*** RECORDS FOR THIS EXERCISE ***

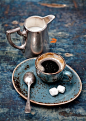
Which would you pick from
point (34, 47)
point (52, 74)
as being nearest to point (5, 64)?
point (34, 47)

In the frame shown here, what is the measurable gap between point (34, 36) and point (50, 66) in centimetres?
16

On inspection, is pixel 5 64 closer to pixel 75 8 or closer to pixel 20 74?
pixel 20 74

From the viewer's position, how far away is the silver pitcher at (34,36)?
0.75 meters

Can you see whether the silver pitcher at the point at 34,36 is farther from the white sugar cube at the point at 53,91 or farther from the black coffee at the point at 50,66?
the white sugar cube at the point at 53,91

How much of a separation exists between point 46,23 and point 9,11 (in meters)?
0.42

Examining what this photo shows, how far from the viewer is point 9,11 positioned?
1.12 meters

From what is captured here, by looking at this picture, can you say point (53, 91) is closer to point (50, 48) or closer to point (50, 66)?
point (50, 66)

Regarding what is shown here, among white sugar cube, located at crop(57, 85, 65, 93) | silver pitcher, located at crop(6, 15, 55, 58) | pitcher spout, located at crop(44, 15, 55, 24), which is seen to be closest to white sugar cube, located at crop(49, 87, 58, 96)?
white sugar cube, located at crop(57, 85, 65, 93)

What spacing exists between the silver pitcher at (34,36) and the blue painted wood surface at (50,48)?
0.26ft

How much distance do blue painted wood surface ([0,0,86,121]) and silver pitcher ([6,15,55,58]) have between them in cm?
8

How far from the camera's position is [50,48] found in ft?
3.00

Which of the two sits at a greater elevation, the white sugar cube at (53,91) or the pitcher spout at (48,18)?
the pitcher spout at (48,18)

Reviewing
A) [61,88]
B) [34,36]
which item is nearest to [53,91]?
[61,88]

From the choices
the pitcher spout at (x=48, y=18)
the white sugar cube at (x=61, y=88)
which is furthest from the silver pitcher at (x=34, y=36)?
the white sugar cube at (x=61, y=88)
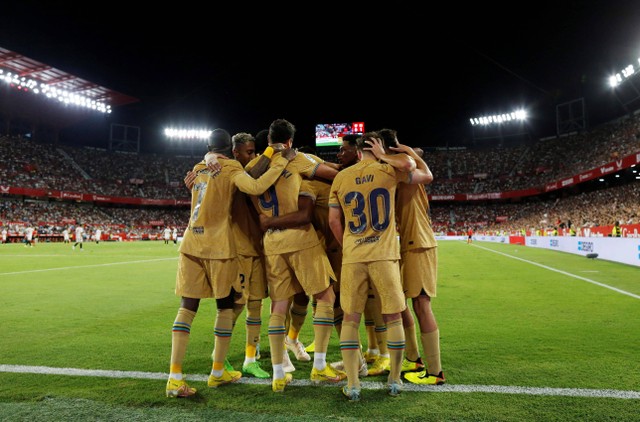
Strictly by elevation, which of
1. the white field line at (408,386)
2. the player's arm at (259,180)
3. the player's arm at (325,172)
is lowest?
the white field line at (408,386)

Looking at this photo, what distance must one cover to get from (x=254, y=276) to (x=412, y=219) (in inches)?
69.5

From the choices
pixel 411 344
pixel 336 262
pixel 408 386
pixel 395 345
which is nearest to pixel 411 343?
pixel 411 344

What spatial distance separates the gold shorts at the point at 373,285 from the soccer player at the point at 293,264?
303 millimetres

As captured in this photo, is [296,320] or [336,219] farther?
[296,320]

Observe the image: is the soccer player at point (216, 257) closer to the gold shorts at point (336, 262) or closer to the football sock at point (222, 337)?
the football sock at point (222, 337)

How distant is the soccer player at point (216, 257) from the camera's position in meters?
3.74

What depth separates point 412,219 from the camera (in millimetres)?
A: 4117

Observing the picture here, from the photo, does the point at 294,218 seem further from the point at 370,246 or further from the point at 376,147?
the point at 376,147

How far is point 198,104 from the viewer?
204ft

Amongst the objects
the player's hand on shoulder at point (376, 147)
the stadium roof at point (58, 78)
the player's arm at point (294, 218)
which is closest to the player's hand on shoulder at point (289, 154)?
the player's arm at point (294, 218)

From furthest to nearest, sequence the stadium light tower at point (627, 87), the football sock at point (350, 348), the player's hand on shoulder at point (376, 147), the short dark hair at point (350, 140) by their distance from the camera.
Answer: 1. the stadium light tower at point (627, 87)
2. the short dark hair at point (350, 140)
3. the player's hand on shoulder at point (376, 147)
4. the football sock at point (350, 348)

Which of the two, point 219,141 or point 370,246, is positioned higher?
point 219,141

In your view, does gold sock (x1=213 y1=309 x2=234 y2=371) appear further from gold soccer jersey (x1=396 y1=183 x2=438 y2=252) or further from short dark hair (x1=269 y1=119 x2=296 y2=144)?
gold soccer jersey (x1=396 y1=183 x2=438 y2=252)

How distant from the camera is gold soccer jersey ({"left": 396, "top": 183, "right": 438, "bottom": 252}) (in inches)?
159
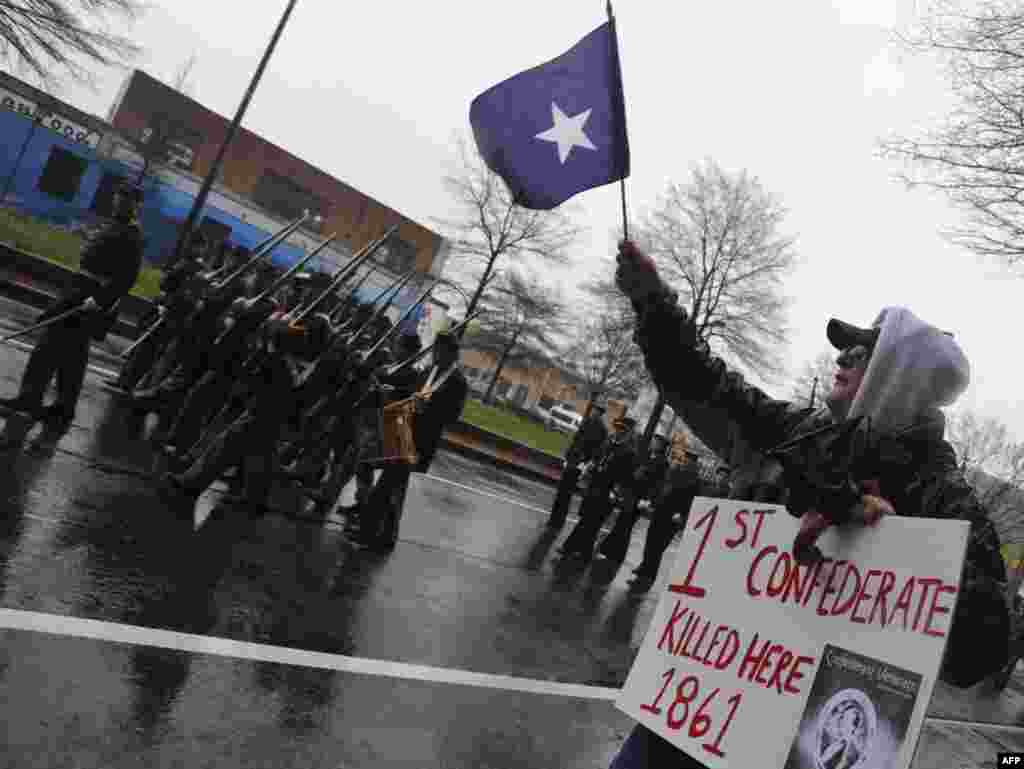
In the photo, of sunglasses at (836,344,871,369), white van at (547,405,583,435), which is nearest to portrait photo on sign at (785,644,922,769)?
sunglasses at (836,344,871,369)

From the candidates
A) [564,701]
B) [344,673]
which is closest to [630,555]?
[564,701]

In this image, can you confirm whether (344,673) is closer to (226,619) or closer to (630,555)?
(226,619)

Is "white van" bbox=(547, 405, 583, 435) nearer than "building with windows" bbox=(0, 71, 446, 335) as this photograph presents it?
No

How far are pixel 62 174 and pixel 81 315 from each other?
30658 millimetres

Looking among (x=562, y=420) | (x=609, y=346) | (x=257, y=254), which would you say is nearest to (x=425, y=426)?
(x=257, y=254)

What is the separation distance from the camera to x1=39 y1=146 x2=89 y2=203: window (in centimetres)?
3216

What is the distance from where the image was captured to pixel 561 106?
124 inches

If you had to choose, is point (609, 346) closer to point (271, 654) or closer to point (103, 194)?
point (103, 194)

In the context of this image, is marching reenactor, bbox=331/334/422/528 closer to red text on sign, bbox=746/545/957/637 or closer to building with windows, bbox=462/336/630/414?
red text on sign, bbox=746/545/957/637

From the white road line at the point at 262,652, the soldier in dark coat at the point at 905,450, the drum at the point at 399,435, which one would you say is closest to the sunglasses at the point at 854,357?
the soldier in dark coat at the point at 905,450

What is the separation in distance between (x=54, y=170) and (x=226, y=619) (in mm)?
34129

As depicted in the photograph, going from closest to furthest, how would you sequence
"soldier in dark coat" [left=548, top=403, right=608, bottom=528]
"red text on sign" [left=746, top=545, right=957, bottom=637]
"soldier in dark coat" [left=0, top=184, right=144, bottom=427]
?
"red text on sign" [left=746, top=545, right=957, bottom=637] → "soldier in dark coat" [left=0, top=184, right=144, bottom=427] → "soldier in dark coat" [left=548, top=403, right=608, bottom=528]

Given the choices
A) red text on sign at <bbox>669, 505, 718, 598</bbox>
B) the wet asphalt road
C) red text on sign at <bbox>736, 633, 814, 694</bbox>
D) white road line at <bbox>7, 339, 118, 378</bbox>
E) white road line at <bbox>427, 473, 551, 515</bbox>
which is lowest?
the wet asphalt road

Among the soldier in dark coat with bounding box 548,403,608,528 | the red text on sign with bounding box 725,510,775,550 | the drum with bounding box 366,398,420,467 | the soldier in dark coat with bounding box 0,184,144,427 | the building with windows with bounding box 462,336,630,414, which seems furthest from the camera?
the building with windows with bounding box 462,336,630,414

***

*YOUR INSTRUCTIONS*: Starting at the beginning of the records and continuing through the line containing "0.75 meters", switch every "closer" to "nearer" and reproduce those lines with nothing else altered. Leave the pictures out of your answer.

*TASK OUTPUT*:
Which would you pick from
point (34, 47)
point (52, 74)
as being nearest to point (5, 64)?
point (34, 47)

In the frame shown here, what is the measurable gap between point (34, 36) and point (50, 66) in centimetres?
16

On inspection, is pixel 5 64 nearer to pixel 75 8 or nearer to pixel 20 74?
pixel 20 74

From the viewer's position, how far away is the silver pitcher at (34,36)?
0.75 meters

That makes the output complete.